# Mdm remote entreprise persistant



## Seven (7 Octobre 2018)

Salut,
J'ai fait l’acquisition d'un Ipad avec un MDM, il semblerai que le mec qui me la vendu ne soit pas " au courant ", bref i vient d'une entreprise qui n'est pas en France et dont je n'est trouvé aucune coordonné, apriori elle a fermer il y a quelques mois.
Avec un petit logiciel et 45 dollars ( Bypass MDM. IActivitate) j'ai put  faire "sauté" cette protection, et me retrouver avec mon ipad formaté et sans MDM, enfin a priori ! en effet quand je souhaite réinitialisé l’appareil, une fois dans les premières pages de configuration, l'appareil ne peut pas ce validé car le contrôle a distance existe toujours. 
Il me suffit de le rebrancher et avec le logiciel refaire bypassé le MDM et c'est régler de nouveau.
Donc en soit pas de soucis si je réinitialise pas, néanmoins existe t'il une solution pour retirer complétement cela ? l'ayant débugger avec le logiciel il revient vraiment au niveau d'un reformatage complet ... ou est t'il incrusté ?
Si quelqu' un a une idée ou une piste  
Je vous remercie par avance.


----------



## lostOzone (8 Octobre 2018)

Désolé mais je ne crois pas qu’il y ai de solution. C’est géré directement chez Apple au niveau de l’activation. Il faut contacter Apple mais je doute qu’ils bougent. Si j’ai bien compris l’entreprise ouvre un compte chez Apple. Et ensuite chaque iDevice et leur activation sont rattachées à ce compte.

##########

▸ ÉNONCÉ 1:
D'après le texte fourni, pourquoi lostOzone pense-t-il qu'il n'existe pas de solution pour retirer complètement le MDM de l'iPad ?
▸ ÉNONCÉ 2:
Mettez sous forme de liste JSON de chaînes les lignes des données, de la ligne qui contient « find sneakers » jusqu'à la fin des données, avec une chaîne par ligne et sans les lignes vides.

▸ DONNÉES:
##########

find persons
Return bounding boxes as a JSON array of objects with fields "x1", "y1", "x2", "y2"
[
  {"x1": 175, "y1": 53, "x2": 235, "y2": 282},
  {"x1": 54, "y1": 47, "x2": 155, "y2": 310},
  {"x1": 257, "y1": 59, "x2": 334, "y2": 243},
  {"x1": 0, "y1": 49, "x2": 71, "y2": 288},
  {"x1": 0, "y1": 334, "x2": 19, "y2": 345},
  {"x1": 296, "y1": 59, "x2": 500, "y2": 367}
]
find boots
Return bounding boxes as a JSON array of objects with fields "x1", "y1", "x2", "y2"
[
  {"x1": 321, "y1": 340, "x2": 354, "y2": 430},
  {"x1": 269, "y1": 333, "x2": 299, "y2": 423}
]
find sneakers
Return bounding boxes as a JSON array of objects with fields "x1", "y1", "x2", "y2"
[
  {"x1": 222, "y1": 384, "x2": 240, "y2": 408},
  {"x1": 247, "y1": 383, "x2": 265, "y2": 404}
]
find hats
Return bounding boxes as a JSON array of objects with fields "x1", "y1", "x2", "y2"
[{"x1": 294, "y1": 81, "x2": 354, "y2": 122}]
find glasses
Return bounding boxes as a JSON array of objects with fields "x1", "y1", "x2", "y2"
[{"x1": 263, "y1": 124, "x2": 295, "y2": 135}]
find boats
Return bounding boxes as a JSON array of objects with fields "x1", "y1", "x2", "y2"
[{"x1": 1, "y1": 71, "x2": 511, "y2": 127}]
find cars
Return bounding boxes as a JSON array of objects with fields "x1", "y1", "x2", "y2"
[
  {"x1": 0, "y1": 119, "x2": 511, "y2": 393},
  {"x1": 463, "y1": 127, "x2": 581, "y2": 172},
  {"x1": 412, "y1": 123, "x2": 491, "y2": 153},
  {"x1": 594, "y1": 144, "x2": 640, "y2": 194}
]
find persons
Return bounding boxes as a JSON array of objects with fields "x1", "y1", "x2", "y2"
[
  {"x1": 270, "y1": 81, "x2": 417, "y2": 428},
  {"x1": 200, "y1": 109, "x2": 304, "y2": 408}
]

##########

▸ CORRIGÉ 1:
Pour lostOzone, le MDM est géré directement chez Apple, au niveau de l'activation. L'entreprise ouvre un compte chez Apple, et chaque iDevice ainsi que son activation sont rattachés à ce compte. Il faudrait donc contacter Apple, mais il doute qu'Apple intervienne.

▸ CORRIGÉ 2:
[
  "find sneakers",
  "Return bounding boxes as a JSON array of objects with fields \"x1\", \"y1\", \"x2\", \"y2\"",
  "[",
  "  {\"x1\": 222, \"y1\": 384, \"x2\": 240, \"y2\": 408},",
  "  {\"x1\": 247, \"y1\": 383, \"x2\": 265, \"y2\": 404}",
  "]",
  "find hats",
  "Return bounding boxes as a JSON array of objects with fields \"x1\", \"y1\", \"x2\", \"y2\"",
  "[{\"x1\": 294, \"y1\": 81, \"x2\": 354, \"y2\": 122}]",
  "find glasses",
  "Return bounding boxes as a JSON array of objects with fields \"x1\", \"y1\", \"x2\", \"y2\"",
  "[{\"x1\": 263, \"y1\": 124, \"x2\": 295, \"y2\": 135}]",
  "find boats",
  "Return bounding boxes as a JSON array of objects with fields \"x1\", \"y1\", \"x2\", \"y2\"",
  "[{\"x1\": 1, \"y1\": 71, \"x2\": 511, \"y2\": 127}]",
  "find cars",
  "Return bounding boxes as a JSON array of objects with fields \"x1\", \"y1\", \"x2\", \"y2\"",
  "[",
  "  {\"x1\": 0, \"y1\": 119, \"x2\": 511, \"y2\": 393},",
  "  {\"x1\": 463, \"y1\": 127, \"x2\": 581, \"y2\": 172},",
  "  {\"x1\": 412, \"y1\": 123, \"x2\": 491, \"y2\": 153},",
  "  {\"x1\": 594, \"y1\": 144, \"x2\": 640, \"y2\": 194}",
  "]",
  "find persons",
  "Return bounding boxes as a JSON array of objects with fields \"x1\", \"y1\", \"x2\", \"y2\"",
  "[",
  "  {\"x1\": 270, \"y1\": 81, \"x2\": 417, \"y2\": 428},",
  "  {\"x1\": 200, \"y1\": 109, \"x2\": 304, \"y2\": 408}",
  "]"
]